約25年定期購読状態だったギターマガジンとプレイヤーの読者を2020年に卒業してしまっていたし…新商品紹介なんか全然見てなかったから、「V2」ってその間に紹介されていたのでしょうか。
そもそもHOTCAKEは3台持ってて、それはここに書いていたんですけど、店頭でさっぱり見なくなったから「ヤバいな」と思ってました。
好きとはいえ基本は「OLD CIRCUIT」さえあれば事足りるので、XLFの青い個体や77リイシュー、ダブルホットケーキを買うことはなかったのに、なんでこの「V2」なるシリーズを買ったのか? という理由は、まず情報がないので確かめたかったこと、それとルックスが良かったこと。私はホットケーキのルックスが好きなんですけど、さっき書いた青い個体や77リイシュー、加えてダブルのルックスがカッコいいと思えなくて。
エフェクターを選ぶ基準のひとつにルックスがあってもいいと思うんです。
パッケージ等にはどこにも「V2」なんて書かれてません。これ、ポールクラウザーさんが手がけた本物なのか…?
という疑問もありますが、ロゴも同じだし、恐るおそる裏ブタを開けると…、
これは本物でしょう。
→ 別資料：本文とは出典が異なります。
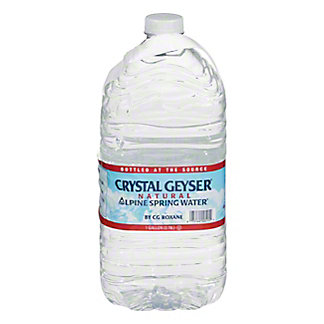 Crystal Geyser Alpine Spring Natural Water, 1 gal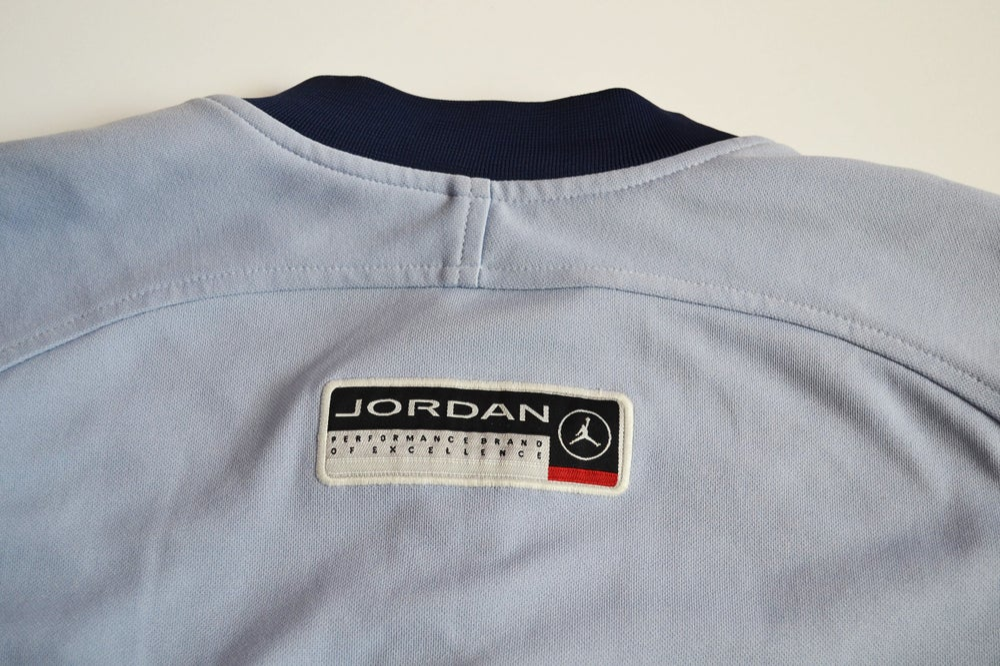 Image of Vintage 1998 Nike Air Jordan XIII Flint Warm Up Shooting Shirt Sz.XL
ニュージーランドの住所、電話番号、メールアドレスもきちんと書いてありますし、以前のと一致しています(住所は一度変わっているようです)。
情報のより所として、「THE EFFECTOR BOOK VOL.50」の記事にあるシリアルナンバーの見方(と考えられると書いてある)によれば、手書き数字の最初の2文字が西暦下二桁(Year)。ここまでは明らかなので、それ以降は私の推測を含みますが、その次の2文字が月(Month)、その次が月内の生産順番でしょうか。
となると、写真の左は「2022年3月生産の29台目」、右は「2023年5月生産の75台目」と読み取れます。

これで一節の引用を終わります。